- [TASK STATEMENT]
Find the line with "Avril Lavigne in" in the records below. Output exactly from there until after the line with "A person stands", without pictures.

- [TASK INPUT]
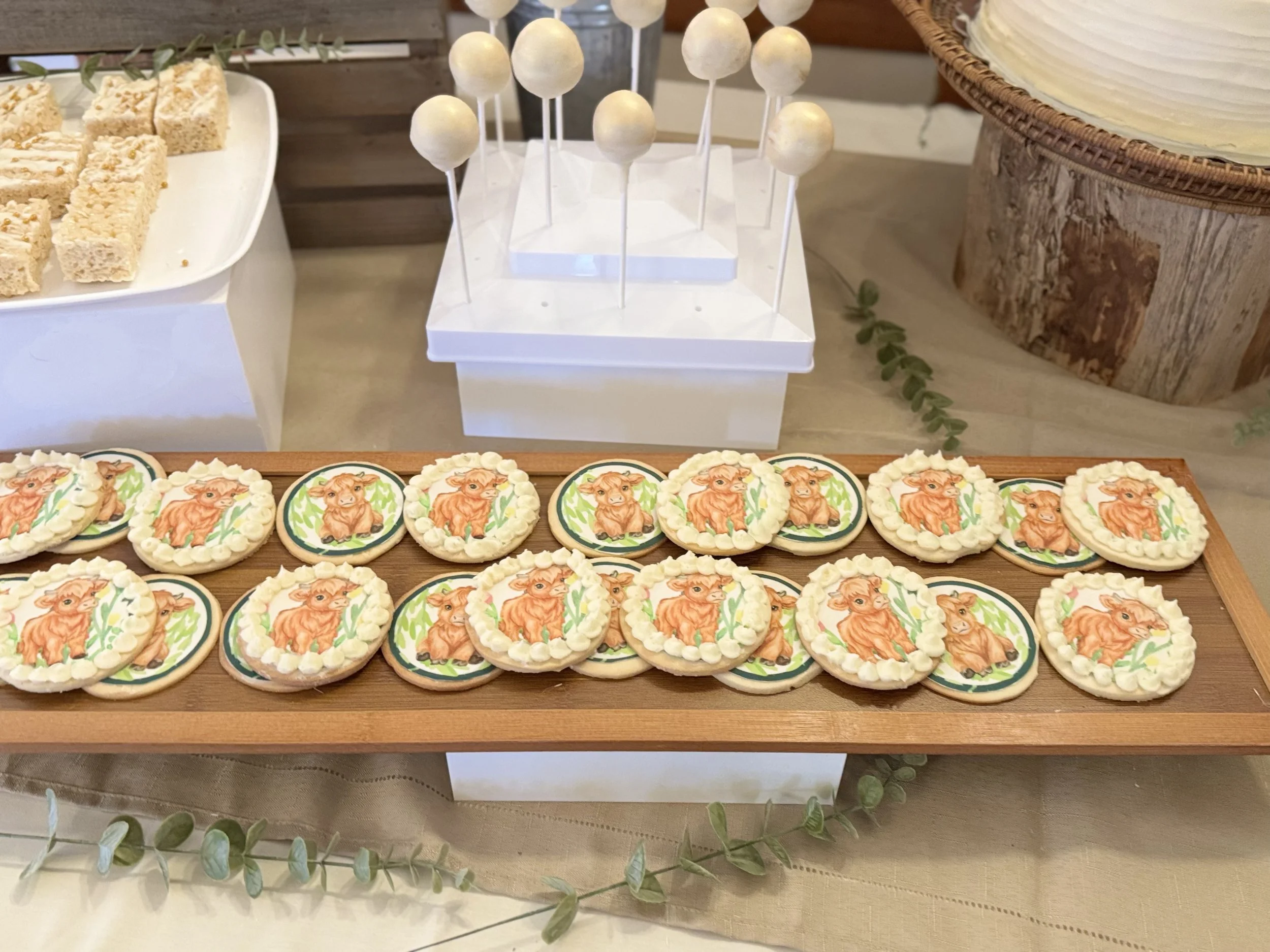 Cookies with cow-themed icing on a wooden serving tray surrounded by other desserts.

==

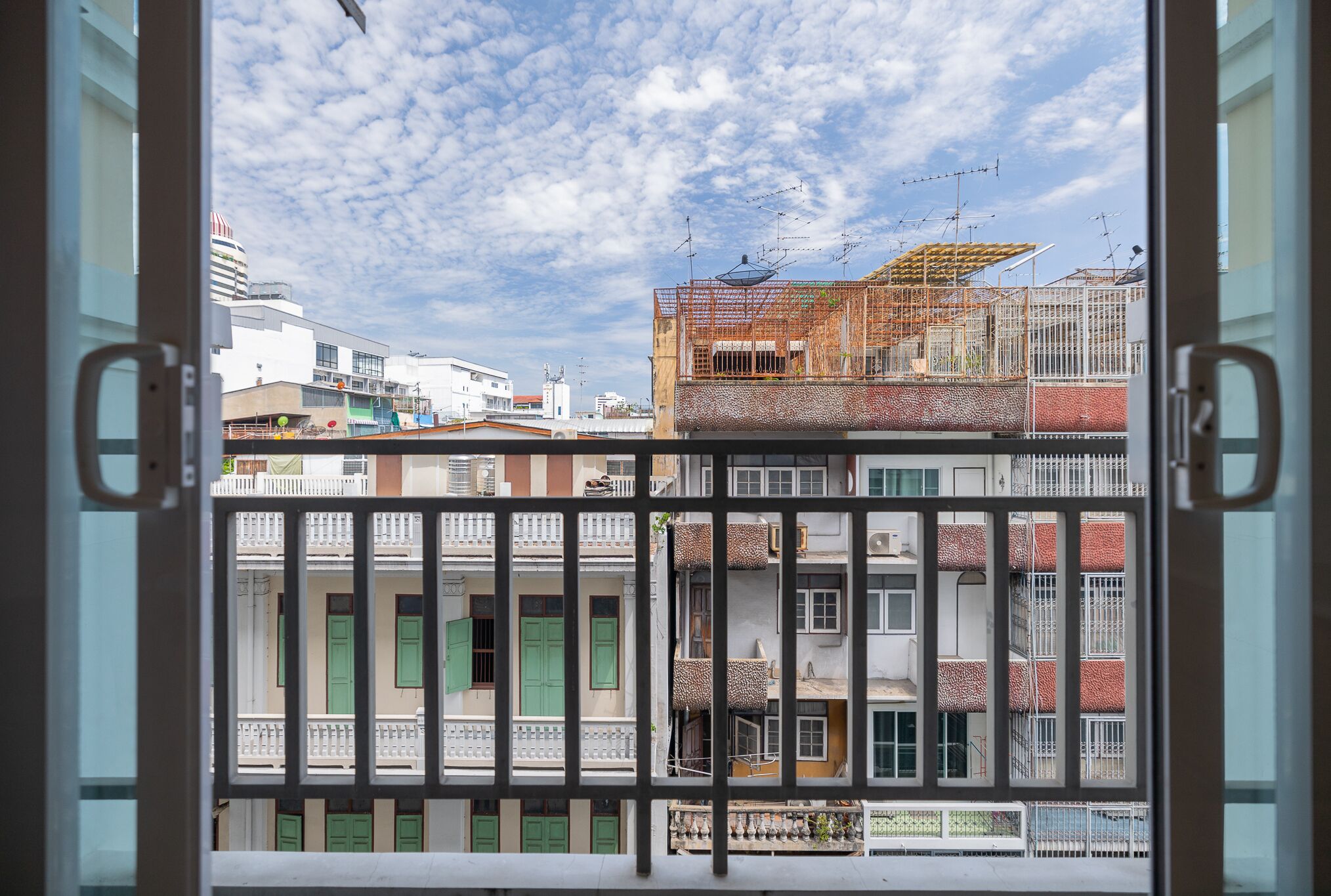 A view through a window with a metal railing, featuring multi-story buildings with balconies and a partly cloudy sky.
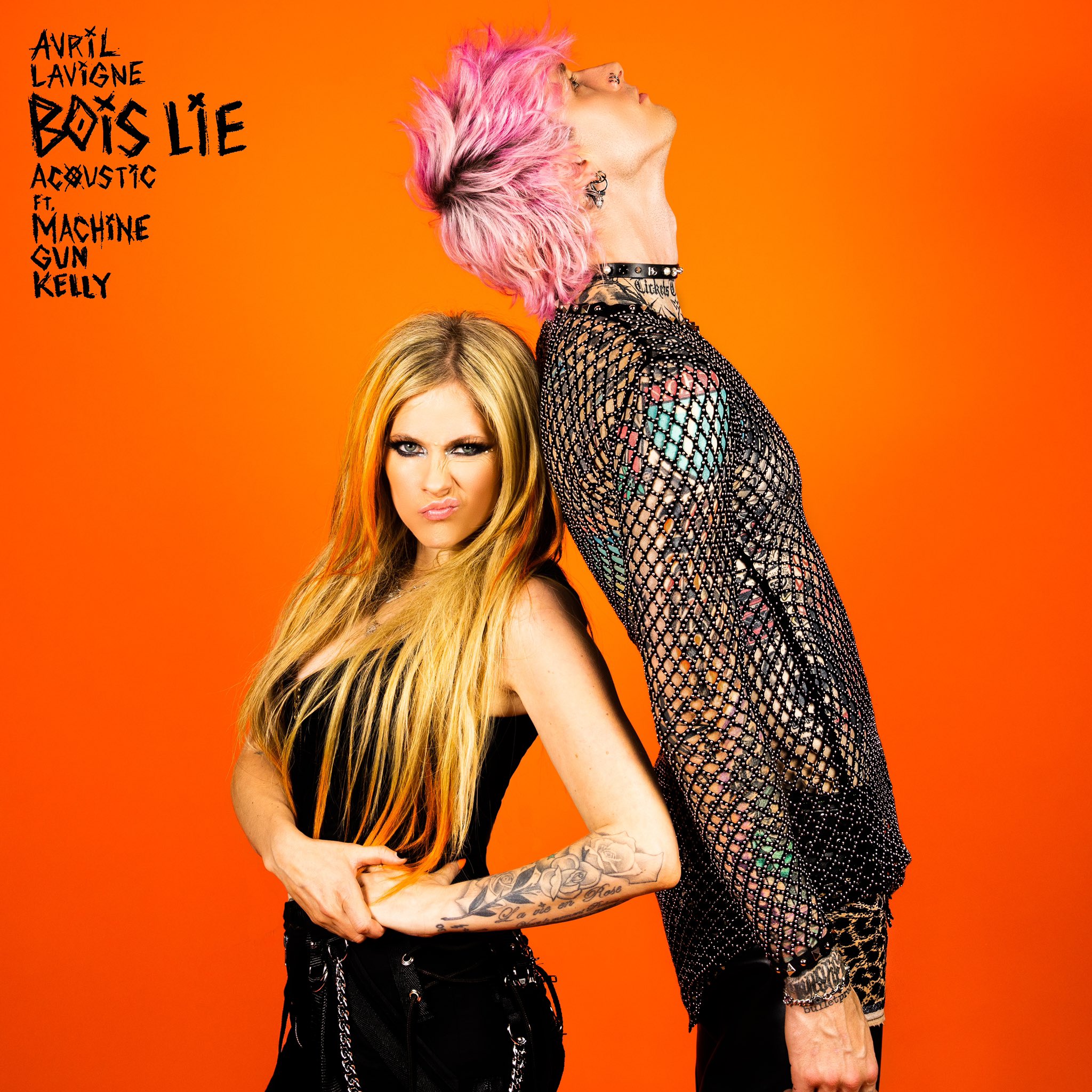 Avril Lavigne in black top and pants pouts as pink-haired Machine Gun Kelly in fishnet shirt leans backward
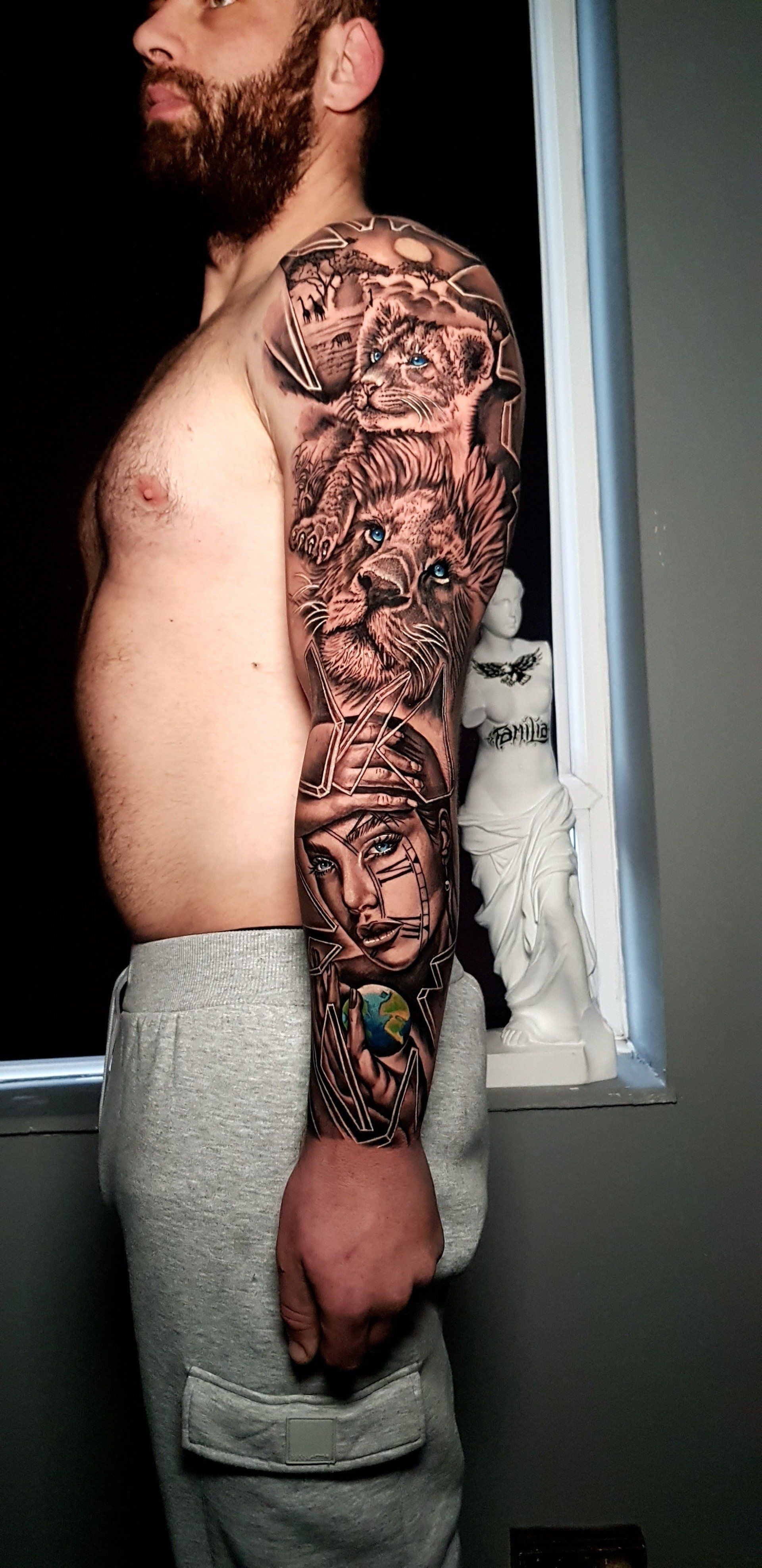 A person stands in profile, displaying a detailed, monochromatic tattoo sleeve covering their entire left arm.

- [TASK SOLUTION]
 Avril Lavigne in black top and pants pouts as pink-haired Machine Gun Kelly in fishnet shirt leans backward
 A person stands in profile, displaying a detailed, monochromatic tattoo sleeve covering their entire left arm.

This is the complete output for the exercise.